ACTIVITY: All lines from the one containing "standing: 100%" to the end of the listing below should be output exactly; omit the pictures.

DATASET EXCERPTS:
---+---

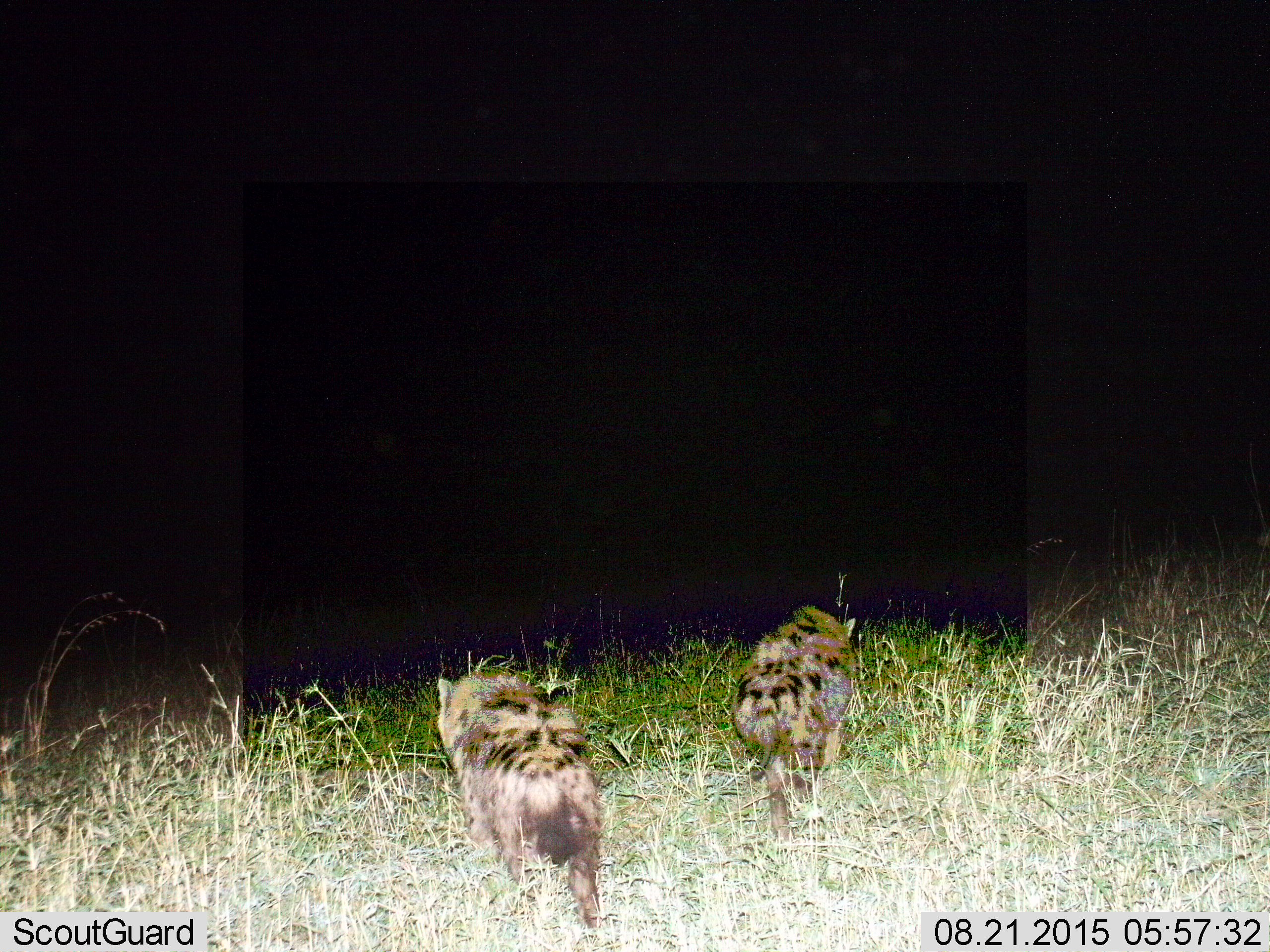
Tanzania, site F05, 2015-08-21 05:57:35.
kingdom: Animalia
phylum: Chordata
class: Mammalia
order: Carnivora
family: Hyaenidae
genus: Crocuta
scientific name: Crocuta crocuta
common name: spotted hyena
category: hyenaspotted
Hyenaspotted (spotted hyena) (Crocuta crocuta), count 2. Behavior (volunteer vote fractions): standing 12%, resting 0%, moving 100%, interacting 6%. Young present (vote fraction): 0%. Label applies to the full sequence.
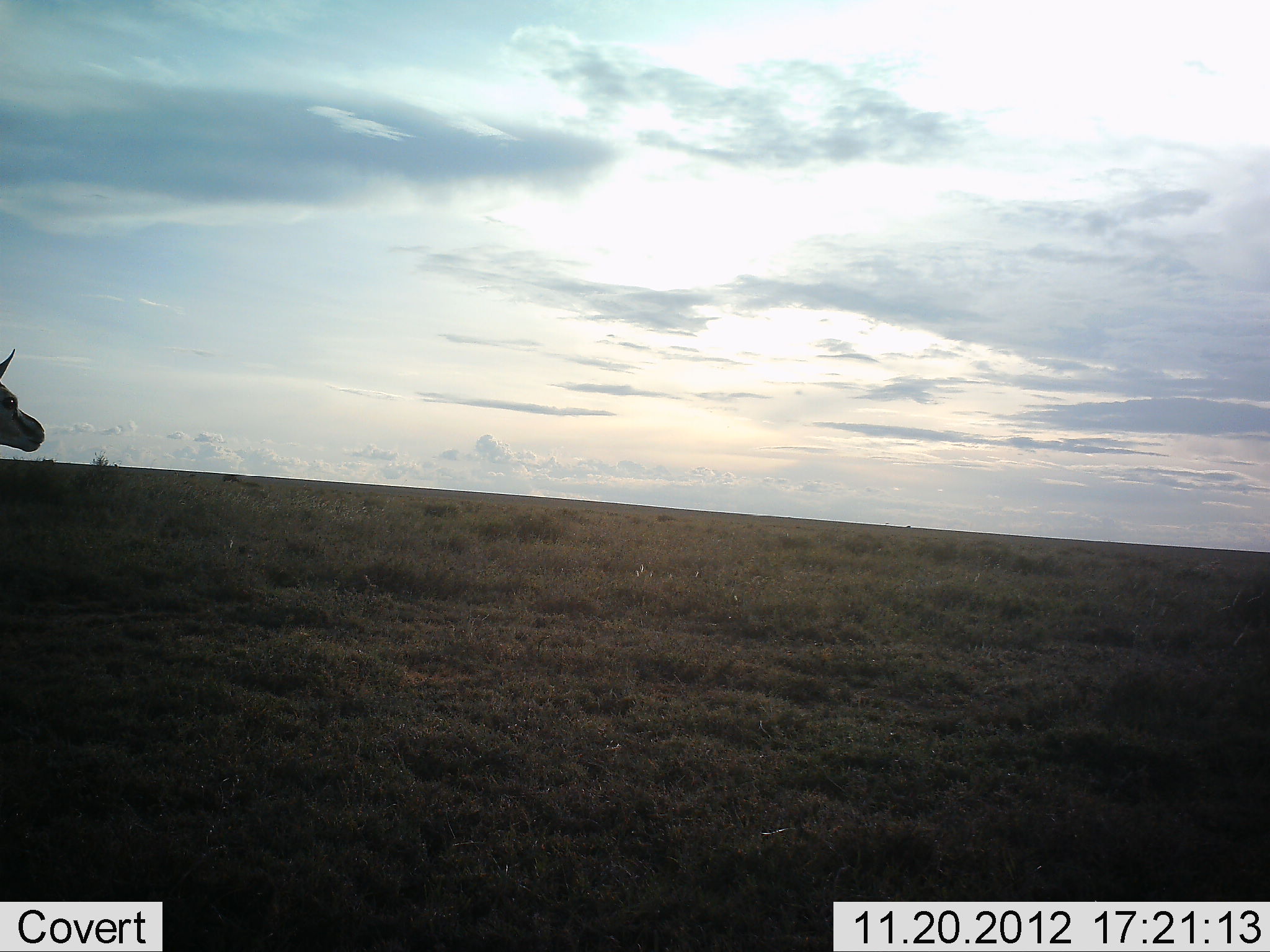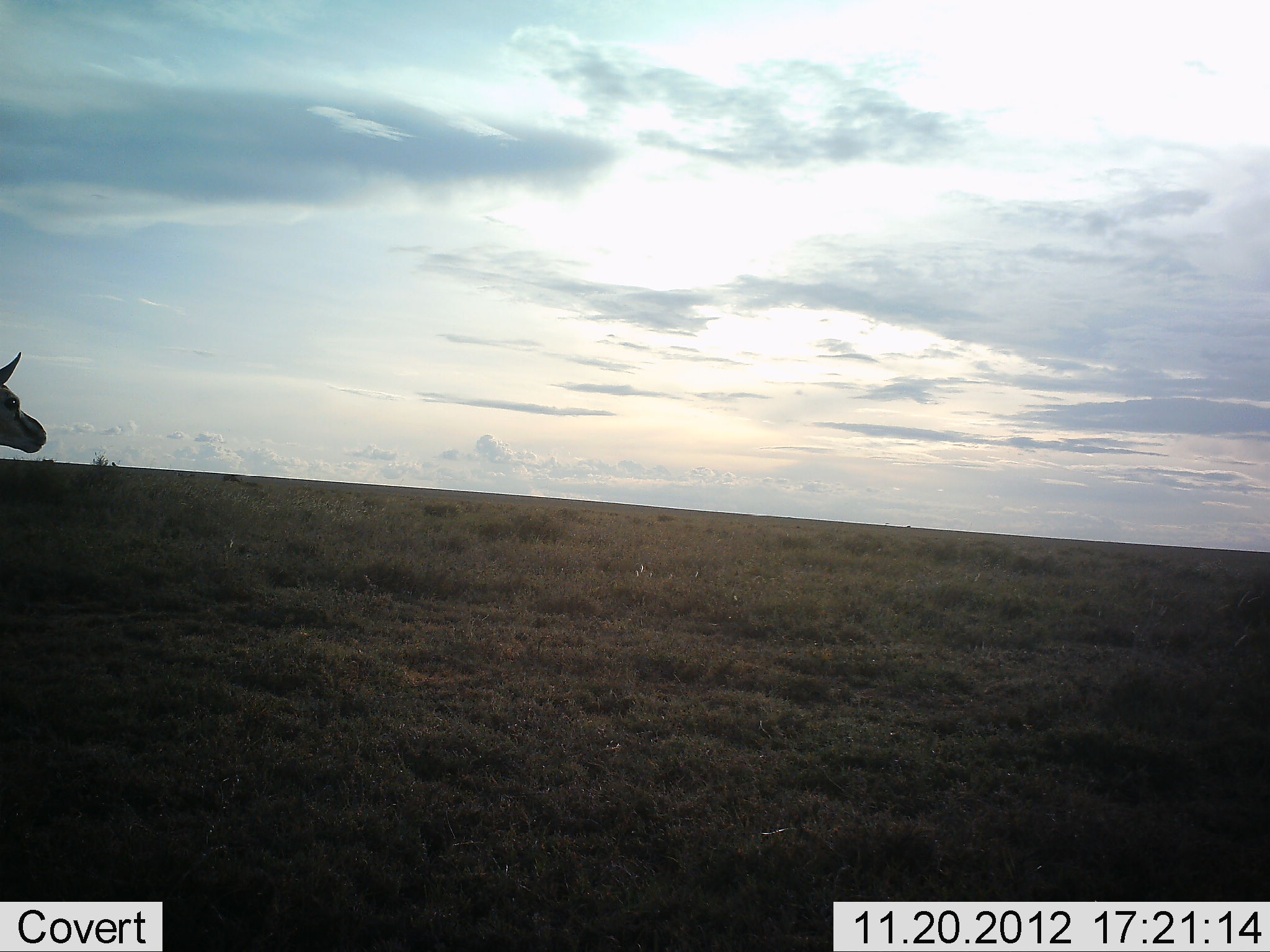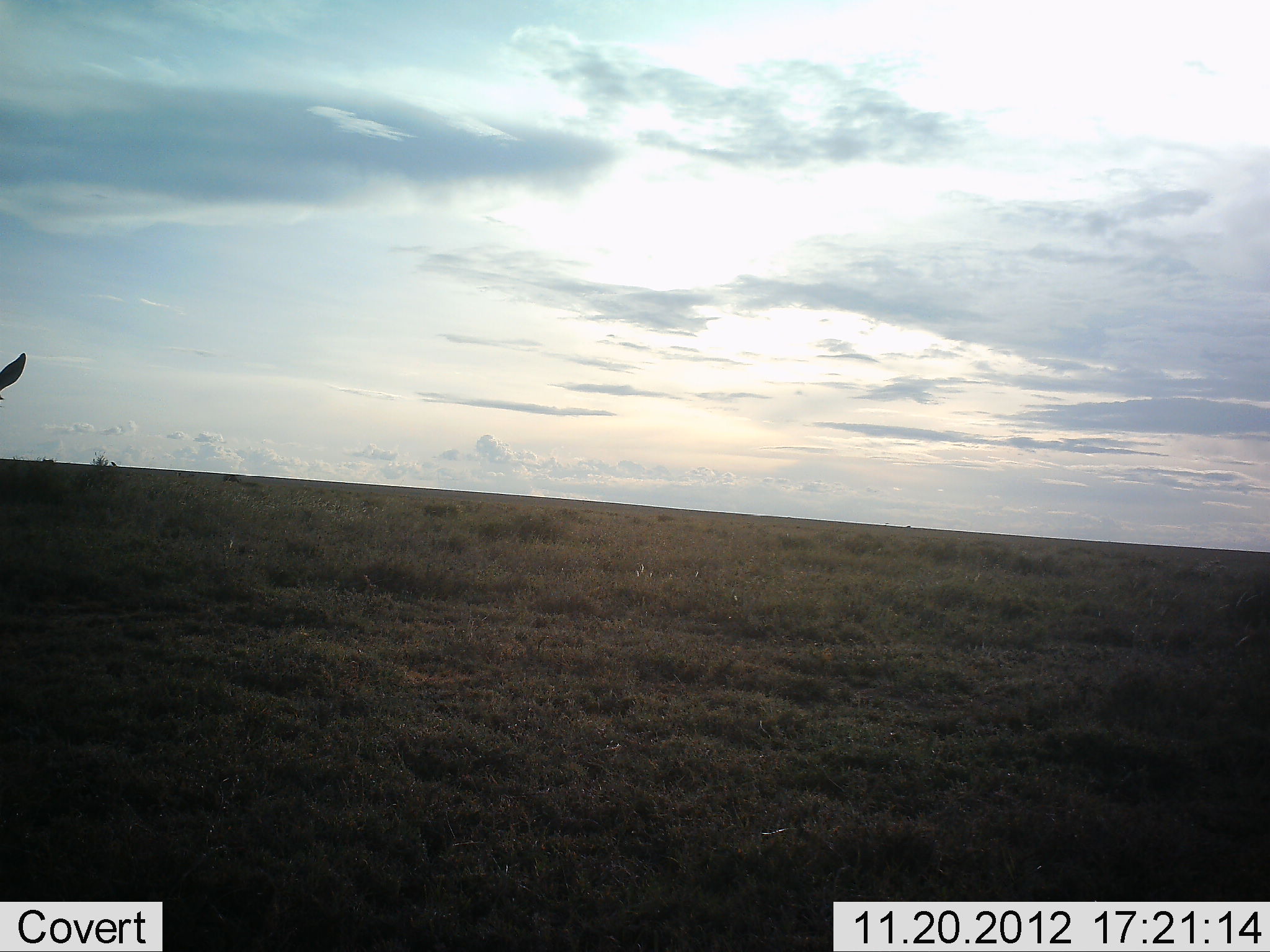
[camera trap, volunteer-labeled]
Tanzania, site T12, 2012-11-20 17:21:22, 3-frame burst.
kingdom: Animalia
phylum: Chordata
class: Mammalia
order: Artiodactyla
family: Bovidae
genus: Eudorcas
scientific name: Eudorcas thomsonii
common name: thomson's gazelle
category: gazellethomsons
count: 1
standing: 100%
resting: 0%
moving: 0%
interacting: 0%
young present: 0%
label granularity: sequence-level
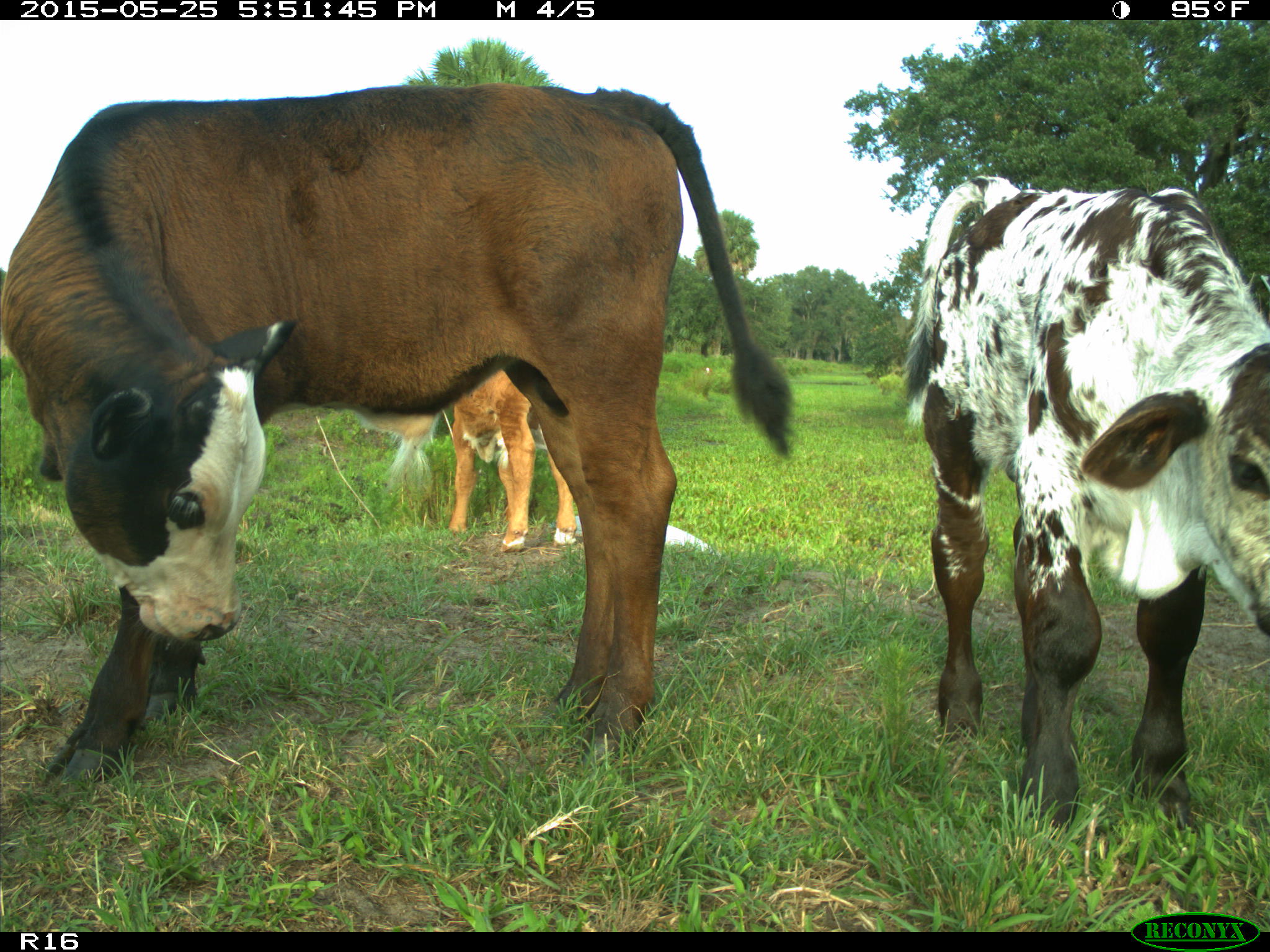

---+---

EXERCISE RESPONSE:
standing: 100%
resting: 0%
moving: 0%
interacting: 0%
young present: 0%
label granularity: sequence-level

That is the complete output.